Task details:
Search the records that follow and extract every line containing the string "text".

Stored entries:
[Start of Attachment]

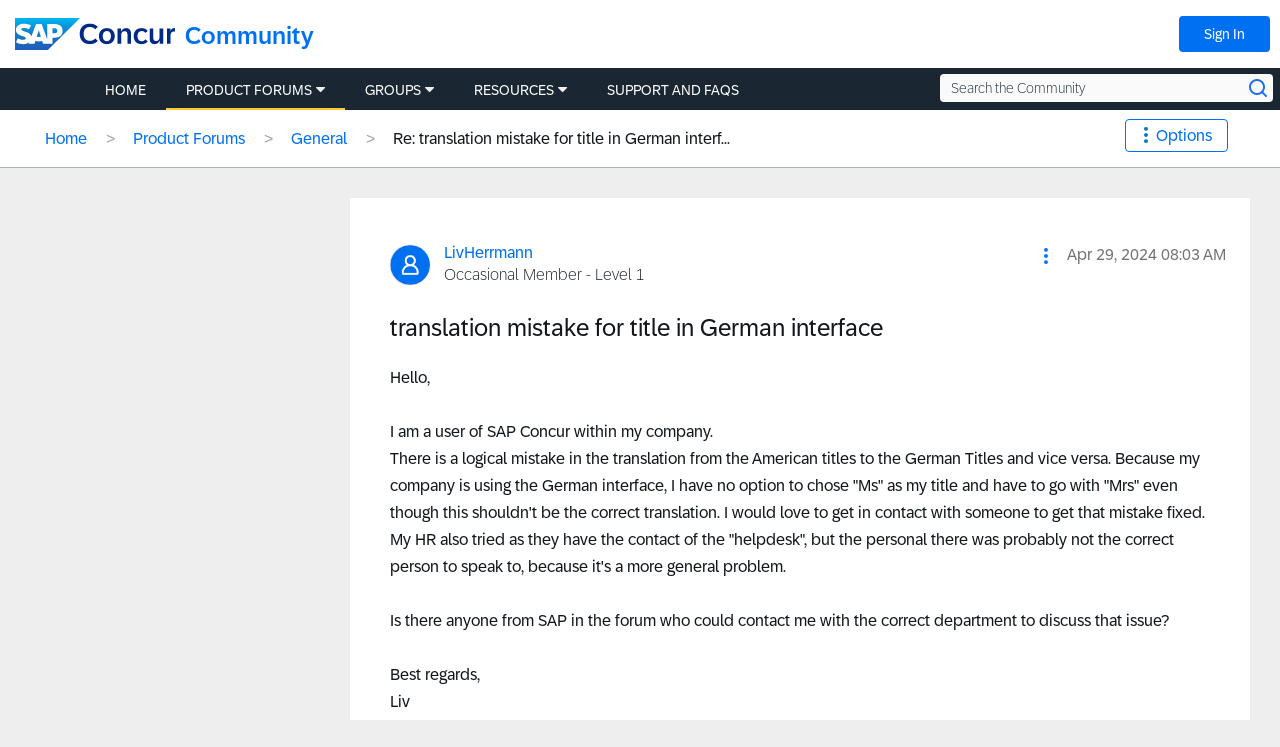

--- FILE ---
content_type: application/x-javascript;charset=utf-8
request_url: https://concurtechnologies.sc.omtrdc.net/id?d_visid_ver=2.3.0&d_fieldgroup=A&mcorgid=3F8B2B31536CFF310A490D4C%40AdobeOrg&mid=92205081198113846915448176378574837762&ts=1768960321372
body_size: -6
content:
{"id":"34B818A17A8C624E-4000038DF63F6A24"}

[End of Attachment]
[Start of Attachment]

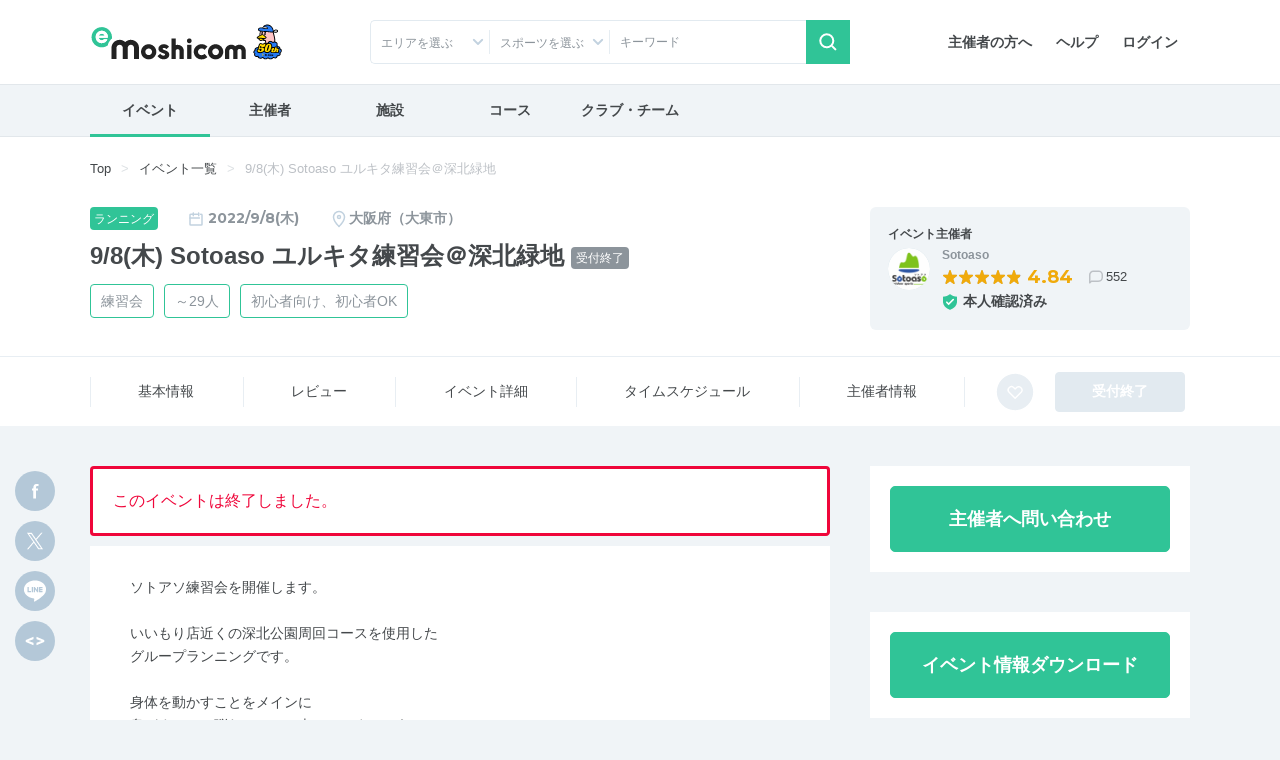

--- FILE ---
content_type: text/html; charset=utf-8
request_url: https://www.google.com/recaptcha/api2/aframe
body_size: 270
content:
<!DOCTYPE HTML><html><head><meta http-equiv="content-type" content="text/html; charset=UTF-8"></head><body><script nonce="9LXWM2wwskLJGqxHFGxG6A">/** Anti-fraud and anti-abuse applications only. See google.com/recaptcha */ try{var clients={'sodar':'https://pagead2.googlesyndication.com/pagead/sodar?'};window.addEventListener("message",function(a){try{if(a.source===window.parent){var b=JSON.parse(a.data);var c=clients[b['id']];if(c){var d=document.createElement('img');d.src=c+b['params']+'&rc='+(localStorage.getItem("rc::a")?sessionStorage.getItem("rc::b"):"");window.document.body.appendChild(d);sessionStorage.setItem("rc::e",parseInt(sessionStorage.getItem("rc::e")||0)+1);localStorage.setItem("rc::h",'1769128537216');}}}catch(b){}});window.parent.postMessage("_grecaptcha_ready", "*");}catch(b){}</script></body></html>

[End of Attachment]

Response below:
content_type: text/html; charset=utf-8
<!DOCTYPE HTML><html><head><meta http-equiv="content-type" content="text/html; charset=UTF-8"></head><body><script nonce="9LXWM2wwskLJGqxHFGxG6A">/** Anti-fraud and anti-abuse applications only. See google.com/recaptcha */ try{var clients={'sodar':'https://pagead2.googlesyndication.com/pagead/sodar?'};window.addEventListener("message",function(a){try{if(a.source===window.parent){var b=JSON.parse(a.data);var c=clients[b['id']];if(c){var d=document.createElement('img');d.src=c+b['params']+'&rc='+(localStorage.getItem("rc::a")?sessionStorage.getItem("rc::b"):"");window.document.body.appendChild(d);sessionStorage.setItem("rc::e",parseInt(sessionStorage.getItem("rc::e")||0)+1);localStorage.setItem("rc::h",'1769128537216');}}}catch(b){}});window.parent.postMessage("_grecaptcha_ready", "*");}catch(b){}</script></body></html>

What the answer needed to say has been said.